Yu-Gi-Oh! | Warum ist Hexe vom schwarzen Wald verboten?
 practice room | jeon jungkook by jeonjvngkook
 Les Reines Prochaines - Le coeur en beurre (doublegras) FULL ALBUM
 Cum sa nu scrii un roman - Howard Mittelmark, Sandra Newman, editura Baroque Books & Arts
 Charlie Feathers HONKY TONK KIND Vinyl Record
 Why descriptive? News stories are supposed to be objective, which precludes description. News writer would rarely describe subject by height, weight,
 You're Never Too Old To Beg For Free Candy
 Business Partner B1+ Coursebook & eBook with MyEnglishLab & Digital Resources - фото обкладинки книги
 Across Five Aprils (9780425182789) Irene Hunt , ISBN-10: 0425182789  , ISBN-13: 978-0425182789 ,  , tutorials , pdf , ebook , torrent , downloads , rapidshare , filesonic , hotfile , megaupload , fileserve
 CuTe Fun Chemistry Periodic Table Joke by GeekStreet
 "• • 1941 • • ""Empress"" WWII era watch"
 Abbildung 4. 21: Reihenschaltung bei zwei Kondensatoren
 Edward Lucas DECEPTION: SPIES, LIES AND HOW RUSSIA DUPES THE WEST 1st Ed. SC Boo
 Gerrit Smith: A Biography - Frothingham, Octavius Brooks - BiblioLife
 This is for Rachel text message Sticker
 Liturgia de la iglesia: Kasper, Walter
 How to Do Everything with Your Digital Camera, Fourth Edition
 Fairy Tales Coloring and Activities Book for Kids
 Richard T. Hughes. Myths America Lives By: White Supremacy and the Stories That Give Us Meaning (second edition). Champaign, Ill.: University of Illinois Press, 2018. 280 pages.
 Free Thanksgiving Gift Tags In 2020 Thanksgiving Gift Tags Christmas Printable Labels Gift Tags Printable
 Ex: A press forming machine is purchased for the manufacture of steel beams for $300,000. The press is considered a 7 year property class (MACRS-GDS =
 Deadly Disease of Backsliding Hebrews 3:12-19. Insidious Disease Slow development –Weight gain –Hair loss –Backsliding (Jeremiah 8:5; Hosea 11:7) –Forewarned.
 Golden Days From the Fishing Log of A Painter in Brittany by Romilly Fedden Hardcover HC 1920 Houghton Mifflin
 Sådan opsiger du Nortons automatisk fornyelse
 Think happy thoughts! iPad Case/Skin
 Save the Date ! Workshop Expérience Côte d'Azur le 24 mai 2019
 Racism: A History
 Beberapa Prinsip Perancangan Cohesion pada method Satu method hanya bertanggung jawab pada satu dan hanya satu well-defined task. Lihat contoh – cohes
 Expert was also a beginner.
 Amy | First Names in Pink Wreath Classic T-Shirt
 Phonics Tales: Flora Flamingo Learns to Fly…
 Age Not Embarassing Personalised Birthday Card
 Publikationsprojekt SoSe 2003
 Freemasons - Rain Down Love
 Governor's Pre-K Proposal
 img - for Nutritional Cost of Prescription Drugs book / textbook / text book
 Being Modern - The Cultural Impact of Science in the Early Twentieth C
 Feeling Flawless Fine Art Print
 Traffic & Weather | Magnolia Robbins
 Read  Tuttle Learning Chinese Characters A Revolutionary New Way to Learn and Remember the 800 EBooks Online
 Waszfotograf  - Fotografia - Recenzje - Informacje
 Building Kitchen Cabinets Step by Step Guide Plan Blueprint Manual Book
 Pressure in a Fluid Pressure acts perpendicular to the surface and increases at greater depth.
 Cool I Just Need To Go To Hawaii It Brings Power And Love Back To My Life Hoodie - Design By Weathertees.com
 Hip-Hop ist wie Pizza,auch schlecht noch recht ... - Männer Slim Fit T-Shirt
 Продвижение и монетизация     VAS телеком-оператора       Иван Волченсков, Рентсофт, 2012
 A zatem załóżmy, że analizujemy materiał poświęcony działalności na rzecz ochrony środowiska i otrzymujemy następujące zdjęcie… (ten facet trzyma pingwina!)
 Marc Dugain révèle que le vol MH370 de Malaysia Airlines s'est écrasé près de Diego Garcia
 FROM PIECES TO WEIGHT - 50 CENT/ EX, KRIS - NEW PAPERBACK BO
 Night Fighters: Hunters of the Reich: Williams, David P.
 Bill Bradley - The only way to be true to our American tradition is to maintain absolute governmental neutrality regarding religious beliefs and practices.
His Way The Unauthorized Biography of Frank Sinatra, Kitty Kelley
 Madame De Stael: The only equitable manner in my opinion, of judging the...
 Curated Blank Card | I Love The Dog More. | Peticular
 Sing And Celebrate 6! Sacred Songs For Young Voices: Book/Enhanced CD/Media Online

## WHAT THIS TASK INVOLVES
Look above for the line holding "Age Not Embarassing" and the line holding "Feeling Flawless Fine Art Print". Retype both, and every line between them, word for word and nothing else.

## WRITTEN SOLUTION
 Age Not Embarassing Personalised Birthday Card
 Publikationsprojekt SoSe 2003
 Freemasons - Rain Down Love
 Governor's Pre-K Proposal
 img - for Nutritional Cost of Prescription Drugs book / textbook / text book
 Being Modern - The Cultural Impact of Science in the Early Twentieth C
 Feeling Flawless Fine Art Print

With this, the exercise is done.